Still, he is hoping to give audiences something they can connect with. "I want to be able to say that you can have confidence that this new piece is going to engage you – it's not going to alienate you. Opera for the last hundred years, basically since Puccini's Turandot in 1926, has tended to disconnect audiences from creators. I want to close that circle.That's something that's very important to me."

Neef can't base his strategic thinking about Hadrian, or any other new opera, on artistic considerations alone. There's money to think about, too – one reason the COC has held off commissioning a new work for so long. Although the company is relatively healthy financially – it played to 90-per-cent-capacity audiences last season, and actually ended the year with a small surplus – it must keep those audience levels high year after year to remain in the black. That's hard with any opera considered "modern," especially one that's brand new.

And new productions aren't cheap: It's possible to spend anywhere from a million dollars to twice that to mount an opera from scratch. That's one reason the COC co-operates with other companies on so many of its productions – and why it is looking for co-producers for Hadrian. Neef isn't commissioning Hadrian to necessarily reap a financial windfall; he's taking a financial risk. But it's a calculated one.

And to the inevitable criticism he will face for having passed over more traditional Canadian composers to give a pop musician the COC's first commission in almost 15 years, Neef says simply, "It's also a risk we have to take." He notes that he has spoken to many writers and composers in recent years, and continues to do so.
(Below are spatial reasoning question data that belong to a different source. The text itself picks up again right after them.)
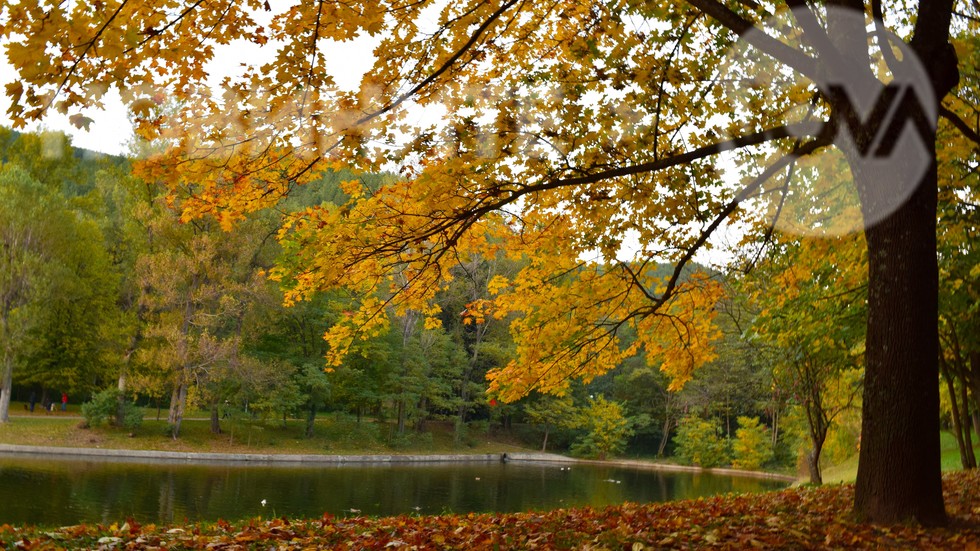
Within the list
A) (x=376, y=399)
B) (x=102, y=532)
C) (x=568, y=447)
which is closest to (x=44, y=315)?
(x=376, y=399)

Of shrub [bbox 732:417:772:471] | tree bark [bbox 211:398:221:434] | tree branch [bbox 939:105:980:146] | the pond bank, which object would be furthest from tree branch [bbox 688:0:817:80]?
shrub [bbox 732:417:772:471]

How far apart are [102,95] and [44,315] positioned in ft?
84.0

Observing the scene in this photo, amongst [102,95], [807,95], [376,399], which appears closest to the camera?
[102,95]

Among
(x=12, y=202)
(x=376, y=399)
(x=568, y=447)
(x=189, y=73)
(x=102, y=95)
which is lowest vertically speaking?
(x=568, y=447)

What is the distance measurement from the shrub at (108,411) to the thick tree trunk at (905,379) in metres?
25.8

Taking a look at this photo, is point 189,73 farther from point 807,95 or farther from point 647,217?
point 807,95

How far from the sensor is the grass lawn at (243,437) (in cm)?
2356

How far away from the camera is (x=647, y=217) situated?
22.5 ft

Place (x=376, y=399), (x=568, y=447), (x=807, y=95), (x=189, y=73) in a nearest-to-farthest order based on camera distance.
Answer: (x=189, y=73) → (x=807, y=95) → (x=376, y=399) → (x=568, y=447)

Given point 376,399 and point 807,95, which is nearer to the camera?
point 807,95

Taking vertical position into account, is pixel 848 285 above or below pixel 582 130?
below

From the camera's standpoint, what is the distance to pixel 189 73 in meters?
4.65

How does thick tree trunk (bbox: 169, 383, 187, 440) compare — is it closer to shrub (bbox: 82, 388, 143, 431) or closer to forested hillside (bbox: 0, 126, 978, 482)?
forested hillside (bbox: 0, 126, 978, 482)

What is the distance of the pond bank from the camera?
2197 cm
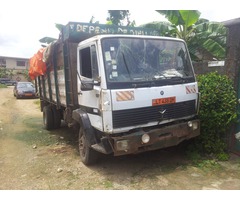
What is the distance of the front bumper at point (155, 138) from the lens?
3.77 metres

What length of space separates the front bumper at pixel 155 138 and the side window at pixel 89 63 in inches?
45.1

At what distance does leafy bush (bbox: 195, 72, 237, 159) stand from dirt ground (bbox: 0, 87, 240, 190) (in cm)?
34

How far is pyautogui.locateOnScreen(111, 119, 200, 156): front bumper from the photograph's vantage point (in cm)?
377

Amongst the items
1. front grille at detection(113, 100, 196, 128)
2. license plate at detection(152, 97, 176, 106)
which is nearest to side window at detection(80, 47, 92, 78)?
front grille at detection(113, 100, 196, 128)

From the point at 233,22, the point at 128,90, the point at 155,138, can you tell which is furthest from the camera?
the point at 233,22

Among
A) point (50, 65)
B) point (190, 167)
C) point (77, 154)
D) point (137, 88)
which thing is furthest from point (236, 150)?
point (50, 65)

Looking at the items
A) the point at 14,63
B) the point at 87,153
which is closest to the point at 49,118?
the point at 87,153

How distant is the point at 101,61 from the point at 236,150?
3.09m

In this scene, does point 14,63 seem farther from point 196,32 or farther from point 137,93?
point 137,93

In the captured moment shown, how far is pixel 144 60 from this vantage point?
4141 mm

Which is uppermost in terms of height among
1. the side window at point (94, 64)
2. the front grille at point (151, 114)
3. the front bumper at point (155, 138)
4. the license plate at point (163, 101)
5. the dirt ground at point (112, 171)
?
the side window at point (94, 64)

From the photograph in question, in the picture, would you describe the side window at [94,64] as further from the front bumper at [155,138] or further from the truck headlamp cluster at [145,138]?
the truck headlamp cluster at [145,138]

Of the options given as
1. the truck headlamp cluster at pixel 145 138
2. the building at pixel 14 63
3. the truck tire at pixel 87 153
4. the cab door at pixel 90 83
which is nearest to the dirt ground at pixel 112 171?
the truck tire at pixel 87 153

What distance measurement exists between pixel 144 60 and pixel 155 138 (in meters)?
1.32
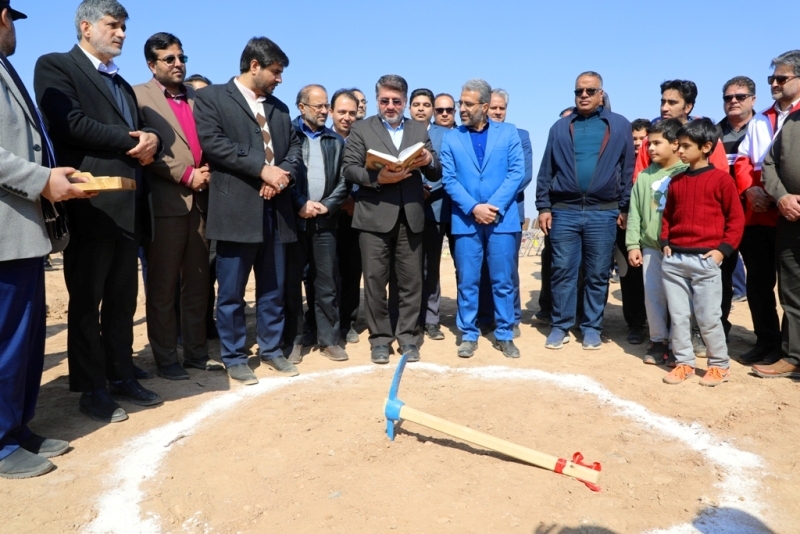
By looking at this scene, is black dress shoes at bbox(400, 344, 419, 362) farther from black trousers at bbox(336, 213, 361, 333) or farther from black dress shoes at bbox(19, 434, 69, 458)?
black dress shoes at bbox(19, 434, 69, 458)

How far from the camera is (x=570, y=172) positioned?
19.3 feet

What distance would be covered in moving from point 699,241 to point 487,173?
1.87 meters

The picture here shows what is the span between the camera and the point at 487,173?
226 inches

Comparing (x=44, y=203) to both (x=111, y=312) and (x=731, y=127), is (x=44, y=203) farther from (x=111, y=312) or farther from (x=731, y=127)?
(x=731, y=127)

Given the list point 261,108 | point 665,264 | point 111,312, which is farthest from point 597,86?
point 111,312

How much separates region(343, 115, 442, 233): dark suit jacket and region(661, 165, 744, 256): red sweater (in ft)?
6.69

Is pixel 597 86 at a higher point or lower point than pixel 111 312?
higher

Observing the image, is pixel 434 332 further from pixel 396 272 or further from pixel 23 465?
pixel 23 465

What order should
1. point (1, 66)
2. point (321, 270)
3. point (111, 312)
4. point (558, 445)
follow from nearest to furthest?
point (1, 66) < point (558, 445) < point (111, 312) < point (321, 270)

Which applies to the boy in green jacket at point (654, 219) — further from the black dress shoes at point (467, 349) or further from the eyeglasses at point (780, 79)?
the black dress shoes at point (467, 349)

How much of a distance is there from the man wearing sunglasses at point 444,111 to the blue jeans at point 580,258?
1.64 m

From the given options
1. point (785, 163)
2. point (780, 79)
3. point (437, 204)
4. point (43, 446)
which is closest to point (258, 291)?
point (437, 204)

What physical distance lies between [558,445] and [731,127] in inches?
156

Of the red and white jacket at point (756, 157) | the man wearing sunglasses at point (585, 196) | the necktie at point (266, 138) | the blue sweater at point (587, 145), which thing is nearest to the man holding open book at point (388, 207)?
the necktie at point (266, 138)
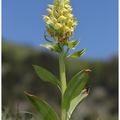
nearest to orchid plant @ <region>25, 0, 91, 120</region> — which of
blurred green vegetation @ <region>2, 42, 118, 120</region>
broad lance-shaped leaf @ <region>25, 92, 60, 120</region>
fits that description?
broad lance-shaped leaf @ <region>25, 92, 60, 120</region>

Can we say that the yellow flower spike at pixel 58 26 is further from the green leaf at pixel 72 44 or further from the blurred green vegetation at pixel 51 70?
the blurred green vegetation at pixel 51 70

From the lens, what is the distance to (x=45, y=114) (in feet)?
4.78

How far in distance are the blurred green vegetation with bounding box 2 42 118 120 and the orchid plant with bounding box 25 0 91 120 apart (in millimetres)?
8678

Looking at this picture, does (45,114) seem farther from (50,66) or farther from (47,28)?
(50,66)

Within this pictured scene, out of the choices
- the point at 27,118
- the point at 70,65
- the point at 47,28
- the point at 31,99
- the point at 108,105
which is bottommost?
the point at 108,105

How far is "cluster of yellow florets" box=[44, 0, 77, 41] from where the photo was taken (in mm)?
1458

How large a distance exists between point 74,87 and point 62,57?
4.2 inches

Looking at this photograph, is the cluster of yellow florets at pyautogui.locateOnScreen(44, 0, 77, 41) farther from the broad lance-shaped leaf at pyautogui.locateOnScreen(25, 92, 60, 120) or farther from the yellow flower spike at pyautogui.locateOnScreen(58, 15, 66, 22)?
the broad lance-shaped leaf at pyautogui.locateOnScreen(25, 92, 60, 120)

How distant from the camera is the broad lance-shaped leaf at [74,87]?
1438 mm

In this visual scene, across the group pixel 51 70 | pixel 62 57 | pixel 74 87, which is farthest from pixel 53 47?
pixel 51 70

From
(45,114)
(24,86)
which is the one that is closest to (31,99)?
(45,114)

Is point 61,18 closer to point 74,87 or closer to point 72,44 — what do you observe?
point 72,44

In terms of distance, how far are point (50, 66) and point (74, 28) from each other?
9.70m

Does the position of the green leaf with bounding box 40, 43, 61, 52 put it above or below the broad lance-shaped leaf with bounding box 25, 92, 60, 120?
above
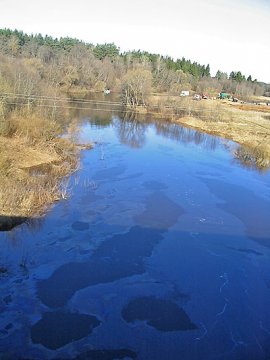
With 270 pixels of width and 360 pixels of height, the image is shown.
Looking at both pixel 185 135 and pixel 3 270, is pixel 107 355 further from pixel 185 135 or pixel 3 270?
pixel 185 135

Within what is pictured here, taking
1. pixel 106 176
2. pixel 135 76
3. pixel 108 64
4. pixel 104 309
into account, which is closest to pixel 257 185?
pixel 106 176

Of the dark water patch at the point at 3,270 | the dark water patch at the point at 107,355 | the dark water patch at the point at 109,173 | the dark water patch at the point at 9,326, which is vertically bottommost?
the dark water patch at the point at 107,355

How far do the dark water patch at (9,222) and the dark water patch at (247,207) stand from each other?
25.0ft

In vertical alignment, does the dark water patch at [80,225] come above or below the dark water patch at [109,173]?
below

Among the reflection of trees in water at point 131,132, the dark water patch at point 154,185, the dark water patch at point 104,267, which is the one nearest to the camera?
the dark water patch at point 104,267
But, he adds, "I've always deplored the useless and misguided kind of musical nationalism. In the end, it's about creating good work.

"We should definitely be a window for all great Canadian operatic artists. But it's a lot harder to create a new piece than to hire a fine Canadian singer or director or stage designer. To just commission something and hope it will work is to do a disservice to the art and the artists. I might be a bit slow in getting there, but once I have confidence in a project, I have confidence in it."

In the five years leading up to Hadrian's premiere, meanwhile, the COC can't help but benefit from the worldwide interest that will no doubt accompany news of Wainwright's second opera – as a project given impetus by a musical good-bye to his mother inches ever closer to reality.

Editor's note: An earlier version of this article incorrectly said Hadrian would be the first COC commission since 1999. In fact, Richard Bradshaw, then general director, commissioned two other full-length operas for the COC after 1999, neither of which has been performed.